### Your instructions
Skip the pictures. Copy all the rest of the records down exactly.

——

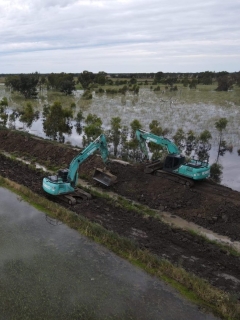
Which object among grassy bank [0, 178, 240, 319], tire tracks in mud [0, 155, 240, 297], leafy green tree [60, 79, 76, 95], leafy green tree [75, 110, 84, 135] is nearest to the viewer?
grassy bank [0, 178, 240, 319]

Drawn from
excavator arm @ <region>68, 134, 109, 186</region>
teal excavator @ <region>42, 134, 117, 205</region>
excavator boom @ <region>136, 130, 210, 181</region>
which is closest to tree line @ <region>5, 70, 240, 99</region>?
excavator boom @ <region>136, 130, 210, 181</region>

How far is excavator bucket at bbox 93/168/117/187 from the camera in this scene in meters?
19.8

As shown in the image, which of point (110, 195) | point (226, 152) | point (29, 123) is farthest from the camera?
point (29, 123)

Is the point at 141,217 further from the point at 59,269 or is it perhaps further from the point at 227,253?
the point at 59,269

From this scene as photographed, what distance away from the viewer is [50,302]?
34.0 ft

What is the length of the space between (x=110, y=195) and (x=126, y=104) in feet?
131

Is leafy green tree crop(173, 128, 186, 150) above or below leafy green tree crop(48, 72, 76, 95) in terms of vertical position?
below

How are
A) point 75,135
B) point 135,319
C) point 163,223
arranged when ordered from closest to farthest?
point 135,319 → point 163,223 → point 75,135

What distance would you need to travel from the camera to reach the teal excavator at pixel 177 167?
1848cm

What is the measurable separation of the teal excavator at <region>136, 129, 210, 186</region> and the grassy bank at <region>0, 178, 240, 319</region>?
645cm

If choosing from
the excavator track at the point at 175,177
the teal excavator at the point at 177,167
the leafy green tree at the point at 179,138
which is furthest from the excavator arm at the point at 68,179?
the leafy green tree at the point at 179,138

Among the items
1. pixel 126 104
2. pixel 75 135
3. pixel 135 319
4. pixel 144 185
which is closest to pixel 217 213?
pixel 144 185

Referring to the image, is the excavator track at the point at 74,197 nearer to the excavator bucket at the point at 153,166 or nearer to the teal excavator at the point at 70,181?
the teal excavator at the point at 70,181

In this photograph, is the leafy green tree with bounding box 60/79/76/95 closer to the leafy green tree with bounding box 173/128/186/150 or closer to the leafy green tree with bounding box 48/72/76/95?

——

### Answer to this task
Which object among grassy bank [0, 178, 240, 319], tire tracks in mud [0, 155, 240, 297], leafy green tree [60, 79, 76, 95], leafy green tree [75, 110, 84, 135] is nearest to the viewer?
grassy bank [0, 178, 240, 319]

Drawn from
excavator arm @ <region>68, 134, 109, 186</region>
teal excavator @ <region>42, 134, 117, 205</region>
excavator boom @ <region>136, 130, 210, 181</region>
which is closest to tree line @ <region>5, 70, 240, 99</region>?
excavator boom @ <region>136, 130, 210, 181</region>

How far is excavator bucket at bbox 93/168/117/187 from the camera in this scene in meters?
19.8

As shown in the image, which of point (110, 195) | point (226, 152) | point (29, 123) is farthest from the camera?
point (29, 123)

Is the point at 141,217 further from the point at 59,269 or is it perhaps further from the point at 227,253?
the point at 59,269

From this scene as photographed, what distance away from the viewer is [50,302]?
34.0 ft

What is the length of the space between (x=110, y=195) and (x=126, y=104) in feet?
131

Is leafy green tree crop(173, 128, 186, 150) above or below leafy green tree crop(48, 72, 76, 95) in terms of vertical position?
below

How are
A) point 75,135
B) point 135,319
C) point 163,223
arranged when ordered from closest to farthest?
point 135,319 → point 163,223 → point 75,135

What distance would you need to travel from the camera to reach the teal excavator at pixel 177 167?
1848cm

What is the measurable separation of the teal excavator at <region>136, 129, 210, 186</region> and the grassy bank at <region>0, 178, 240, 319</region>?
645cm

If choosing from
the excavator track at the point at 175,177
the teal excavator at the point at 177,167
the leafy green tree at the point at 179,138
which is furthest from the excavator arm at the point at 68,179?
the leafy green tree at the point at 179,138

Among the items
1. pixel 126 104
2. pixel 75 135
3. pixel 135 319
4. pixel 144 185
which is closest to pixel 217 213?
pixel 144 185

Referring to the image, is the excavator track at the point at 74,197 nearer to the excavator bucket at the point at 153,166 or nearer to the teal excavator at the point at 70,181?
the teal excavator at the point at 70,181

In this photograph, is the leafy green tree with bounding box 60/79/76/95 closer to the leafy green tree with bounding box 173/128/186/150 or closer to the leafy green tree with bounding box 48/72/76/95?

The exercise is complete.